Michela Marzano, Etica oggi, Erickson: Trento 2011, pp. 125, 10 euro. ISBN 9788861377936
Etica oggi è una snella introduzione alle questioni principali della cosiddetta “etica applicata”. C’ è un’alta densità di proposizioni interrogative nel testo: il primo obiettivo di Marzano è quello di enunciare le domande, più che delineare possibili percorsi di risposta. C’è bisogno di libri come questo, tuttavia a me è rimasta l’impressione che se Etica oggi fosse stato un libro più articolato sarebbe stato anche un libro più efficace. In poco più di cento pagine troviamo un “compendio storico” dei temi che vedono la filosofia morale intrecciarsi alle questioni pratiche, seguito da capitoli dedicati a bioetica, eutanasia, etica ambientale, “guerra giusta”, morale sessuale ed “etica” delle imprese. Molto, forse troppo.
Il primo capitolo richiama temi classici che stanno alle radici di quella che oggi chiamiamo “etica applicata”: la ricerca del bene e della felicità, il principio di utilità, l’idea di libertà, i concetti kantiani di autonomia e di dovere verso se stessi. Il compito di tracciare nessi fra questo sfondo teorico e le questioni che occupano il resto del libro è lasciato al lettore.
Nel capitolo dedicato alla bioetica Marzano si sofferma sul principio di autonomia, che afferma che ciascun paziente è una persona capace di scegliere e prendere decisioni. Sono evidenziate le difficoltà legate alla trasmissione, da parte dei medici verso i pazienti, di informazioni necessarie affinché i pazienti siano trattati come individui autonomi: “come costruire un rapporto di fiducia capace al tempo stesso di lasciare al medico il suo ruolo di ‘esperto’ e di dare al paziente un ruolo da soggetto?” (p. 34). Il capitolo tocca brevemente anche il tema della fecondazione artificiale: Marzano nota che “sono le aspettative dei futuri genitori che costituiscono […] la preistoria della loro relazione con il bambino, indipendentemente dai legami genetici” (p. 44).
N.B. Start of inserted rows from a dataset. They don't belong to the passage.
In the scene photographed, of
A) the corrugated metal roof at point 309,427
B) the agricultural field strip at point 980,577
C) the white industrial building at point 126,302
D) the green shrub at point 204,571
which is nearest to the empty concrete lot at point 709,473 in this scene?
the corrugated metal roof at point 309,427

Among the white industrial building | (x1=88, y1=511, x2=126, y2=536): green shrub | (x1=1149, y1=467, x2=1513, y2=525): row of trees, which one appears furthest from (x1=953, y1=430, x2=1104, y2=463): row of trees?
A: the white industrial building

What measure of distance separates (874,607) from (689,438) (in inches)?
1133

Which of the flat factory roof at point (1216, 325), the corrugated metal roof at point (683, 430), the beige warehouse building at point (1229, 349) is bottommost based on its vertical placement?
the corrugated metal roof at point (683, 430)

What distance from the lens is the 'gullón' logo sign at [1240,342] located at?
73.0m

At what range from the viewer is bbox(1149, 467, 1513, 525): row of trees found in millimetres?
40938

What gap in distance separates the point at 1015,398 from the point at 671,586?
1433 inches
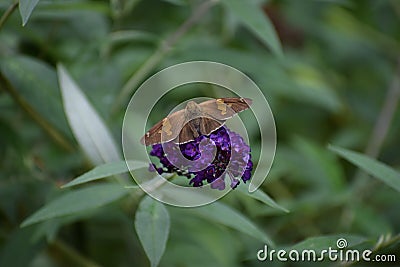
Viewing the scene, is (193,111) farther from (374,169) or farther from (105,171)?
(374,169)

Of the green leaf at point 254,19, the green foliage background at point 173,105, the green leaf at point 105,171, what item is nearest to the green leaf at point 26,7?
the green foliage background at point 173,105

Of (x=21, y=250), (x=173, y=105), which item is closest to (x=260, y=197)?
(x=21, y=250)

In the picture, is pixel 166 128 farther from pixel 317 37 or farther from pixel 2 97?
pixel 317 37

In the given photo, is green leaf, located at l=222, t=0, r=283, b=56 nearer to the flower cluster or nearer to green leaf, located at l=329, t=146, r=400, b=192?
green leaf, located at l=329, t=146, r=400, b=192

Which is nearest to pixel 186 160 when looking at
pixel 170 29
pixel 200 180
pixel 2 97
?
pixel 200 180

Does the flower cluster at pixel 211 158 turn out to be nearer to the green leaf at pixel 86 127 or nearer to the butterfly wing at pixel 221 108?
the butterfly wing at pixel 221 108
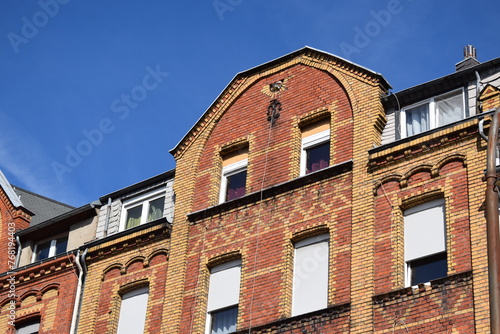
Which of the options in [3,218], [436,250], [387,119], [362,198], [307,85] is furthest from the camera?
[3,218]

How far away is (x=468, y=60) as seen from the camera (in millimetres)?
29562

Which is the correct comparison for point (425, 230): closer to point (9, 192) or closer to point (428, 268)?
point (428, 268)

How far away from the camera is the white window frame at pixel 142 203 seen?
3228 centimetres

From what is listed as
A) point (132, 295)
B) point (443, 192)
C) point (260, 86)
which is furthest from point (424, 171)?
point (132, 295)

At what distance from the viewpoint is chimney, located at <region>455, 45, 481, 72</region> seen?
29.3 m

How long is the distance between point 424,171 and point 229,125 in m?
7.81

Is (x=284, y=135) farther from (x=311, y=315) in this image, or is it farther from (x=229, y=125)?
(x=311, y=315)

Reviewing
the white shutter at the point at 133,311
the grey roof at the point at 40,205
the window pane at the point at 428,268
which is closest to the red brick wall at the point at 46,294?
the white shutter at the point at 133,311

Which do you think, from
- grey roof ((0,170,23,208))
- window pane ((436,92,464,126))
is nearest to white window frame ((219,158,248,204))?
window pane ((436,92,464,126))

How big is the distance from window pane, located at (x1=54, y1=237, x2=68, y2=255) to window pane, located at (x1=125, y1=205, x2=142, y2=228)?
9.45ft

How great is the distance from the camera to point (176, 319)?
28125mm

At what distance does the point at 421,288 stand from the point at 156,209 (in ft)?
37.5

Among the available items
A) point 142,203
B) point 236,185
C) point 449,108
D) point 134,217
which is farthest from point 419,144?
point 134,217

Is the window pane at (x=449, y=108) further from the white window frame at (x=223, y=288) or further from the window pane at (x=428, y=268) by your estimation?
the white window frame at (x=223, y=288)
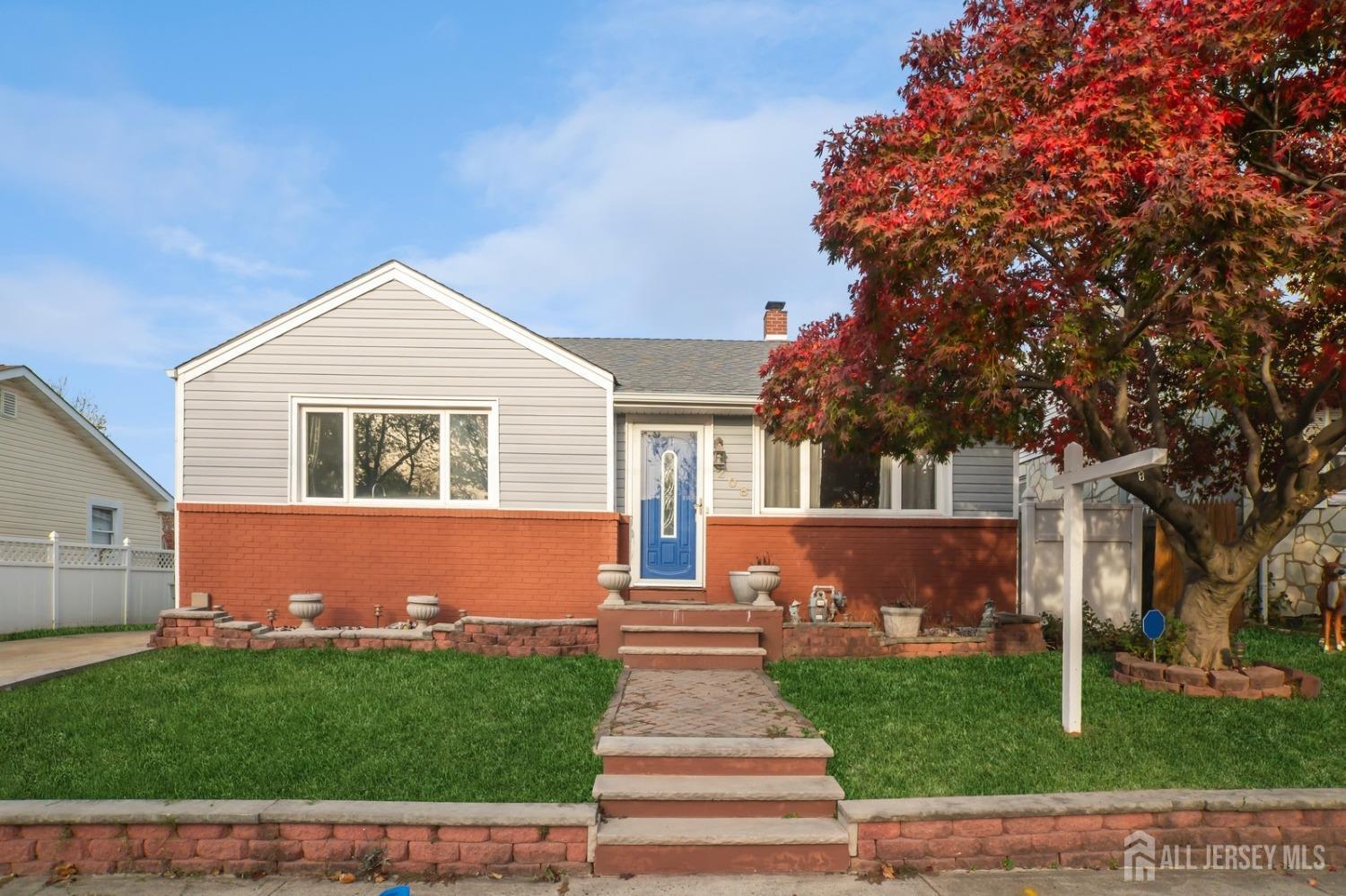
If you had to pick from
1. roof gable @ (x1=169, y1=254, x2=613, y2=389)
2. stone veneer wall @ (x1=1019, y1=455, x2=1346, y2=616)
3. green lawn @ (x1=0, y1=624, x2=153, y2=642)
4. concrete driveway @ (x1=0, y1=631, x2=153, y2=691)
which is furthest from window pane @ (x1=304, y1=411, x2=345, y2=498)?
stone veneer wall @ (x1=1019, y1=455, x2=1346, y2=616)

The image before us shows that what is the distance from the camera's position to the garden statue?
9.99m

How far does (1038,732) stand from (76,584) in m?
14.9

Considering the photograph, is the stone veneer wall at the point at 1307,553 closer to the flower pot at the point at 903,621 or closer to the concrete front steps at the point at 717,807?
the flower pot at the point at 903,621

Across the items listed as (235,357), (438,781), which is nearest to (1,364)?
(235,357)

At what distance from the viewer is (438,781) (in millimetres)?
5566

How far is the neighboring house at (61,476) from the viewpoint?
55.3 feet

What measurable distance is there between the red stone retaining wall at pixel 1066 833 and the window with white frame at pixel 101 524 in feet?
65.0

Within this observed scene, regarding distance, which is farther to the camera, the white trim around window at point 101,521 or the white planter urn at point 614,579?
the white trim around window at point 101,521

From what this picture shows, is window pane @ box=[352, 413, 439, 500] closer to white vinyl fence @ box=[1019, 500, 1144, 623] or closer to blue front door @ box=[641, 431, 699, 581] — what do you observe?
blue front door @ box=[641, 431, 699, 581]

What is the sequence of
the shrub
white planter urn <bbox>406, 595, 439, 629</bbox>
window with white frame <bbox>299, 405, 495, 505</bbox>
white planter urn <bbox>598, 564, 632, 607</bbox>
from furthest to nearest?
window with white frame <bbox>299, 405, 495, 505</bbox> < white planter urn <bbox>406, 595, 439, 629</bbox> < white planter urn <bbox>598, 564, 632, 607</bbox> < the shrub

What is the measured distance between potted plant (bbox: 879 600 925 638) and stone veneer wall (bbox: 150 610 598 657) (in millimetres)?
3176

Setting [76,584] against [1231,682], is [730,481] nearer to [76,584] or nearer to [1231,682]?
[1231,682]

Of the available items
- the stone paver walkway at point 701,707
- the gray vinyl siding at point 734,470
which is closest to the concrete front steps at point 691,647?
the stone paver walkway at point 701,707

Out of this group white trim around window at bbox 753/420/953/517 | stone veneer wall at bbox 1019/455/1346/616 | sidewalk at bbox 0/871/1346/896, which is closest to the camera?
sidewalk at bbox 0/871/1346/896
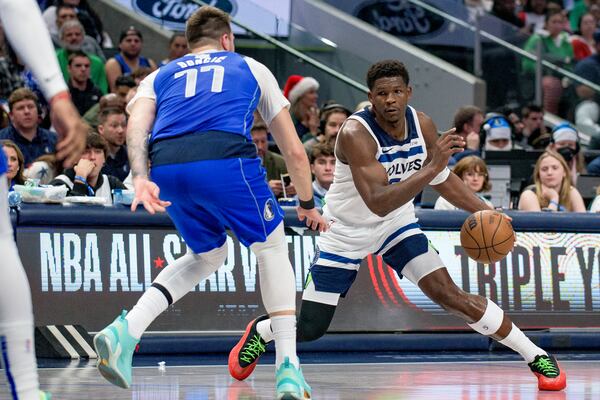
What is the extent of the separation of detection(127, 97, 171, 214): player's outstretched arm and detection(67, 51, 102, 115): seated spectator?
7.00 meters

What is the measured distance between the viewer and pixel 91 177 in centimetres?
1070

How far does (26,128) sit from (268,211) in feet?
19.3

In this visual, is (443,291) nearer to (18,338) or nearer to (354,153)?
(354,153)

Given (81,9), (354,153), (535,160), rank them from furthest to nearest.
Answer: (81,9)
(535,160)
(354,153)

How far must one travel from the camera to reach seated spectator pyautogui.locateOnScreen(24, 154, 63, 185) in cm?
1098

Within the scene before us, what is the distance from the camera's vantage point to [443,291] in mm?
7828

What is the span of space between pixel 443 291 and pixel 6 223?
12.3 ft

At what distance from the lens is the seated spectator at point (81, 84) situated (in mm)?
13609

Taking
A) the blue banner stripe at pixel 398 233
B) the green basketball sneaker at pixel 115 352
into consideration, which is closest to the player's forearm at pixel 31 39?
the green basketball sneaker at pixel 115 352

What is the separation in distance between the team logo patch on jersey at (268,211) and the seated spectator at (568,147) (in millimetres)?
7502

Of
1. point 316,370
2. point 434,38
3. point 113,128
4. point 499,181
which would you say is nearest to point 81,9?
point 113,128

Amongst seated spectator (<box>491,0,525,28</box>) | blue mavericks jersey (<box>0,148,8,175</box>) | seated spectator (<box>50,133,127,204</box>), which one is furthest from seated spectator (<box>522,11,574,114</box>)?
blue mavericks jersey (<box>0,148,8,175</box>)

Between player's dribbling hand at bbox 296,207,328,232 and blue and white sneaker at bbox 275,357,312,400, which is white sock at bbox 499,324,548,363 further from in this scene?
blue and white sneaker at bbox 275,357,312,400

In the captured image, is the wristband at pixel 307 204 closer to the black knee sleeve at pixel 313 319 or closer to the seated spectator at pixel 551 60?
the black knee sleeve at pixel 313 319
Nel terzo capitolo l’attenzione si sposta verso la fine della vita e le richieste di legalizzazione dell’eutanasia in diversi Paesi. Ho trovato illuminanti i rilievi di Marzano in proposito: “come si fa […] ad avere accesso alla significazione specifica di una richiesta in un dato momento? […] le circostanze non influenzano sempre le domande che vengono formulate, le aspettative che si nutrono, le risposte che ci si augura? […] Di fatto, c’è una grande differenza fra un malato che chiede che si ponga fine alla sua vita, uno che esprime il desiderio di morire e uno che ha bisogno di parlarne. La richiesta di morte è talvolta, per il paziente, un modo per uscire dalla sua solitudine […]. Non si tratta dunque di rispondervi necessariamente con un atto, ma di ascoltarlo per quello che significa” (pp. 57-59).
Non meno spinosa è la principale questione introdotta nel quarto capitolo: gli animali hanno diritti? E quali? Sono gli stessi diritti che hanno gli uomini? E gli uomini devono guardare al mondo da una prospettiva antropocentrica o biocentrica?
Nel quinto capitolo Marzano evidenzia come sia difficile interpretare che cosa si intenda come “causa giusta” per una guerra: sono giuste solo le guerre giustificate dalla legittima difesa o anche quelle mosse per portare soccorso alle vittime di una violazione dei diritti dell’uomo? Se è possibile giustificare la guerra, è altrettanto possibile giustificare la tortura, come hanno fatto gli Stati Uniti durante la Seconda Guerra Irachena e in relazione a quanto accaduto in alcune prigioni segrete dopo l’11 settembre 2001?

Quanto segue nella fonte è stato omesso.